If you would like to apply for a scholarship for an Academy week, please inquire prior to registration with Steve Tuorto, Director of Science and Stewardship, at stuorto@thewatershed.org, or at 609-737-3735, ext. 35.

2018 Academy Class Details

Climate Change |

Discover what drives climate change and the impact of human activities during discussions with climate scientists such as Climate Central’s Chief Meteorologist, Bernadette Woods Placky.  Students of this class will:

  • Learn about the natural global cycles and processes that control earth’s climate and how it changes over time.
  • Perform experiments and use the data to investigate how human activities interact with global cycles to impact climate
  • Explore what scientific studies are being done with climate science professionals to understand climate change and what humans need to do to lessen the impact of their activities.

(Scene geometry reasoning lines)
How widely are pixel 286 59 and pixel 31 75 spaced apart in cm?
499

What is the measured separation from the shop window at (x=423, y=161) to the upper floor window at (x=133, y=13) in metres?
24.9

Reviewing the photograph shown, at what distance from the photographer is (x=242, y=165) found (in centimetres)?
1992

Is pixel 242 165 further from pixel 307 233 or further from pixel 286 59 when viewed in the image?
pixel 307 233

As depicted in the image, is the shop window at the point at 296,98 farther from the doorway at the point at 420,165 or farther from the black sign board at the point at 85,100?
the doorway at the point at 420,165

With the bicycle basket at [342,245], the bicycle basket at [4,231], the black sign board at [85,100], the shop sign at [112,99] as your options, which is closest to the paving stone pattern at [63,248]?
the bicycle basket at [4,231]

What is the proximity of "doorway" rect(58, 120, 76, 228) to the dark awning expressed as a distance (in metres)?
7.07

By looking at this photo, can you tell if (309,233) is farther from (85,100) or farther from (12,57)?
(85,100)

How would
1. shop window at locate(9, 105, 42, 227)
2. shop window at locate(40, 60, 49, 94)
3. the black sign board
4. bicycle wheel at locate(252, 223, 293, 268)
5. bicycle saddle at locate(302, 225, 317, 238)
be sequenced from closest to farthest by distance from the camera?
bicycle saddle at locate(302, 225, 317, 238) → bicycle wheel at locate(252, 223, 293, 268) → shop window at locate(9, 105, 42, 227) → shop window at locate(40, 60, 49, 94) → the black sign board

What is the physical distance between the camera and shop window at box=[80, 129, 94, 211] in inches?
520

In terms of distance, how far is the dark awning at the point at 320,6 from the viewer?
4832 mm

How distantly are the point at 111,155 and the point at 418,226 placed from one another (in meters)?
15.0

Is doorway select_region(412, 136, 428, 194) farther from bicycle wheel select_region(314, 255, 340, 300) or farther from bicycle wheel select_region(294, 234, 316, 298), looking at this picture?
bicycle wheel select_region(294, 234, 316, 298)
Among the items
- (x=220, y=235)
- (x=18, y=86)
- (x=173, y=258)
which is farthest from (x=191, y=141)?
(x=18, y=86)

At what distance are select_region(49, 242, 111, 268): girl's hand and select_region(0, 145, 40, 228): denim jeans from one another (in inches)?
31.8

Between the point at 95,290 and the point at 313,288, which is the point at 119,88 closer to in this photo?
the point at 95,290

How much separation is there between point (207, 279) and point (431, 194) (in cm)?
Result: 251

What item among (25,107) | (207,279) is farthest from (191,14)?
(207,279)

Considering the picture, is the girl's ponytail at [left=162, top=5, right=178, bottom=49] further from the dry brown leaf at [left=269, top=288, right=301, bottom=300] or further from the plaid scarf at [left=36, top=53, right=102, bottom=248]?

◆ **TASKS TO COMPLETE**
1. Answer these from the Academy class description:
(a) What is Steve Tuorto's title?
(b) What position does Bernadette Woods Placky hold at Climate Central?
(c) What do students use experiment data to investigate?
2. Please continue the Academy class description from its last sentence.
These lines have no connection to the Academy class description.

◆ **RESPONSES TO THE EXERCISE**
1.
(a) Director of Science and Stewardship
(b) Chief Meteorologist
(c) How human activities interact with global cycles to impact climate

2.
Environmental Field Science | 

Are you curious about the actions that scientists and environmental groups are taking to study and develop conservation efforts? Enjoy daily outings with the Watershed staff to visit local rivers and the Jersey shore.  Learn about the different studies, techniques, and conservation work in ecological field science by participating with academic and other professional groups.  Field trips and activities include:

  • Learn the instrumentation and methods for biological and chemical water profiling aboard the Rutgers University research vessel, R/V Rutgers, along the Raritan River and Bay.
  • Identify and survey fish populations along the Rariatan or Millstone Rivers with Rutgers fisheries biologists. Help haul a 300-foot seining net then do a fish species biodiversity survey of what is caught.
  • Explore bird and dune conservation work with the Gateway National Recreation Park Service at Sandy Hook. Depending on the timing and weather, students will participate in one or more activities such as Piping Plover nest/hatched chick survey and/or banding, dune vegetation or bird shelter restoration, or Osprey banding.
  • Sample and survey with ocean trawls to capture micro-plastics on beaches in Keyport, N.J., and alongside the NY/NJ Baykeepers.
  • Learn to survey forest health and help transplant trees, shrubs and other vegetation in one of the forest restoration projects on the Watershed Reserve.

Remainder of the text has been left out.